▸ DATA
++++++++++++++++++++

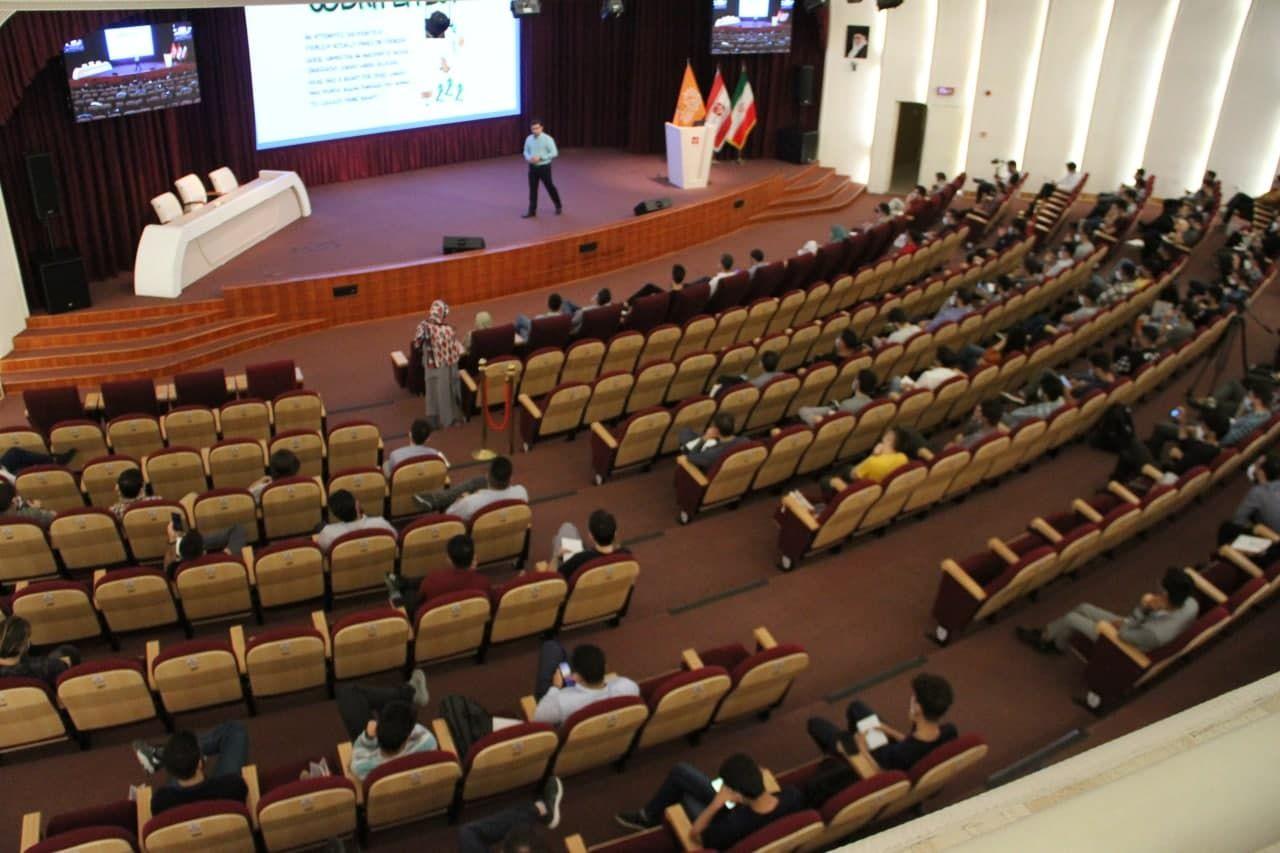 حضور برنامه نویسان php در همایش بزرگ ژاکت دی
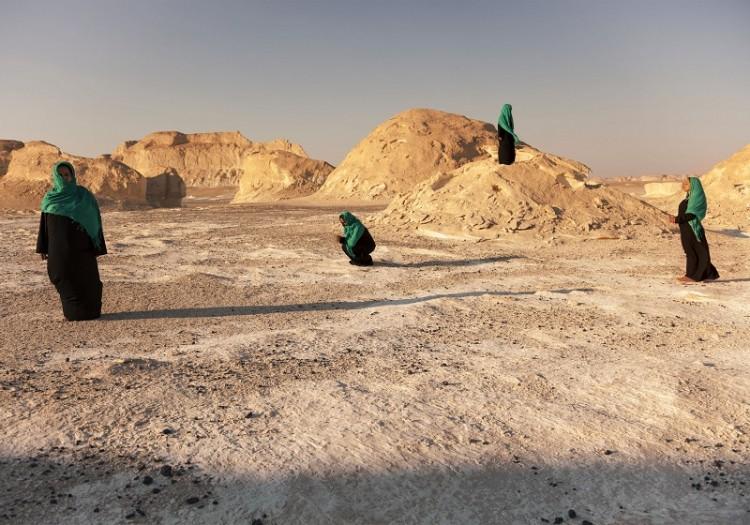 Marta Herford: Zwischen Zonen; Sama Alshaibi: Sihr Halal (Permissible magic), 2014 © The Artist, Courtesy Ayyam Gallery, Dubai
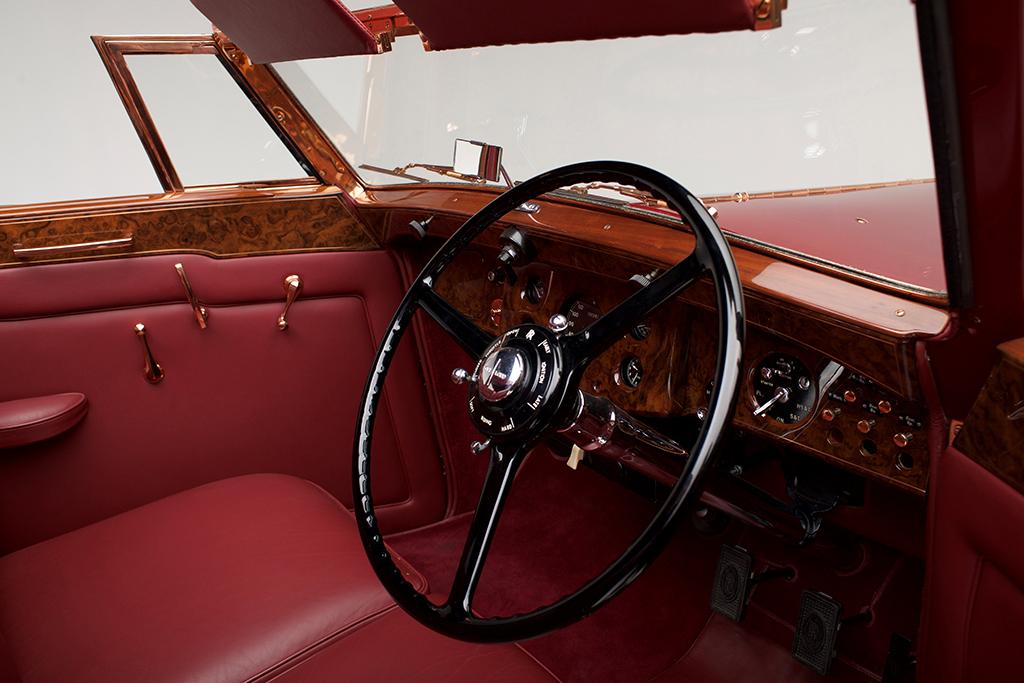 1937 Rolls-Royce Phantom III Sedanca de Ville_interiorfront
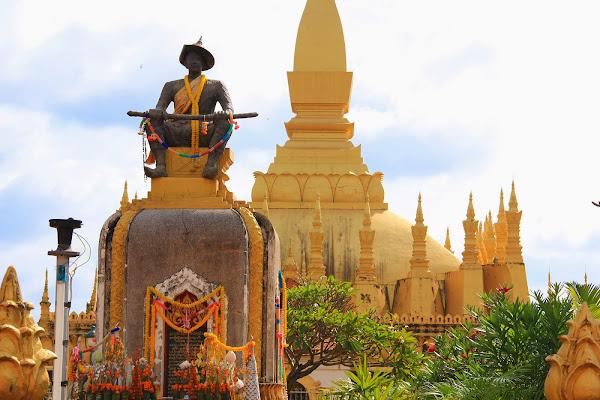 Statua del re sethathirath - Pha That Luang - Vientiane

++++++++++++++++++++

▸ GOAL OF THE EXERCISE
Once the pictures are set aside, please reproduce the remaining material word for word.

▸ PROBLEM SOLUTION
 حضور برنامه نویسان php در همایش بزرگ ژاکت دی
 Marta Herford: Zwischen Zonen; Sama Alshaibi: Sihr Halal (Permissible magic), 2014 © The Artist, Courtesy Ayyam Gallery, Dubai
 1937 Rolls-Royce Phantom III Sedanca de Ville_interiorfront
 Statua del re sethathirath - Pha That Luang - Vientiane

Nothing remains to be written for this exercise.